Further, however, still. This ordinance tells us, that the Lord God, if I may so express myself, will not allow man to have the last word, or to take eternity into his hand and dispose of it as he pleases. Man has a term of years granted him, in which it is left in his power to disturb God's order. But that license is limited. It continues, as we have seen, only for forty-nine years. But "the land shall not be sold for ever," says the Lord, "the laud is mine." (Ver. 23.) In the fiftieth year the Lord will assert His right and restore all things according to His own mind. A time of "refreshing" that will be, a time for "the restitution of all things."

What a bright and happy truth thus shines in this verse of our chapter! "The earth is the Lord's and the fulness thereof," is the fine proclamation of Psalm xxiv., as of this ordinance. And then the challenge gees forth, "Who shall ascend into the hill of the Lord?" i.e., who shall take the government of this earth and its fulness? And the answer is made by another challenge to the city-gates, the seat of government, to lift up their heads to the King of glory, the Lord of hosts; a fervent style and form of words whereby to convey the truth, that the Lord in strength and victory, the Lord as Redeemer and Avenger, the Lord alone shall have the government in the ages to come, when man, as the corrupter of the earth, shall have closed his career.

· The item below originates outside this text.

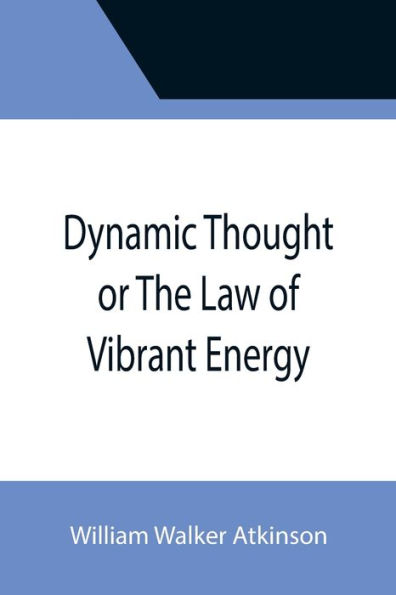 Dynamic Thought or the Law of Vibrant Energy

How does the voice of this ordinance thus join in concert with other words of the same Spirit! And I may again say, What bright and happy truth thus shines through this ordinance touching the common matter of buying and selling land! No material or subject, I may also again say, could be more homely, no mysteries more profound and blessed. We cannot but admire the wisdom which thus teaches, which finds, as people have aptly said, "sermons in stones and words in the running brooks;" which leaves the memorial of the Lord and His counsels in the midst of the occasions and circumstances of every-day life.

But further still. There are moral admonitions and principles of godly conduct here, as well as deep and precious mysteries. The Jew was taught by this ordinance to measure the value of his worldly possessions by the year of jubilee; for his sales and purchases were to be appreciated by either the distance or the nearness of that season. All his trading or worldly business, therefore, of necessity reminded him of the fiftieth year, or God's approaching kingdom. All his traffic in the land measured for him how near or how distant that season was.

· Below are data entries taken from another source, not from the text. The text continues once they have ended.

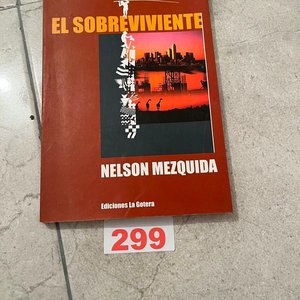 Lote anterior: El Sobreviviente de Nelson Mezquida - Novela de Guerrilla Urbana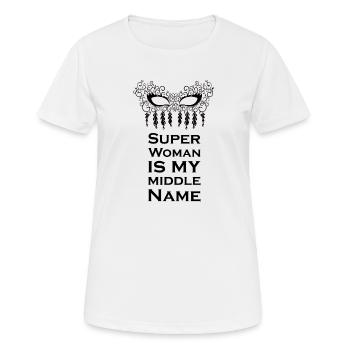 Super Woman is my middle name - Women's Breathable T-Shirt - white - Front - AI Model Female 172 dark (172cm)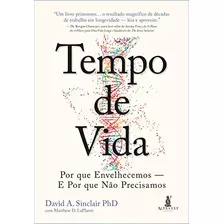 Tempo De Vida, De David A. Sinclair. Editora Alta Cult, Capa Mole Em Português, 2085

What a consecration of all the business of life was this! What a constant sense of God did this maintain in the hearts of the children of Israel! Just as the Spirit, through the apostle, seeks to maintain the same in us, saying, "the time is short; it remaineth that they that have wives be as though they had none, and they that weep as though they wept not, and they that buy as though they possessed not."

But I must speak still once more. This beautiful scripture exhibits the encouragements of the Lord in obedience, as well as the commandments or admonitions to it. For the Israelites are here animated in the observance of the sabbath of the land by a promise of great increase every sixth year.

How lovely this is as well as all the rest! and how significant of another well-known way of the Lord! For to this hour, in our own dispensation, encouragements of the highest character are given to the obedience of the saints. For to those who keep His words, the Lord says, "My Father will love him, and we will come unto him, and make our abode with him."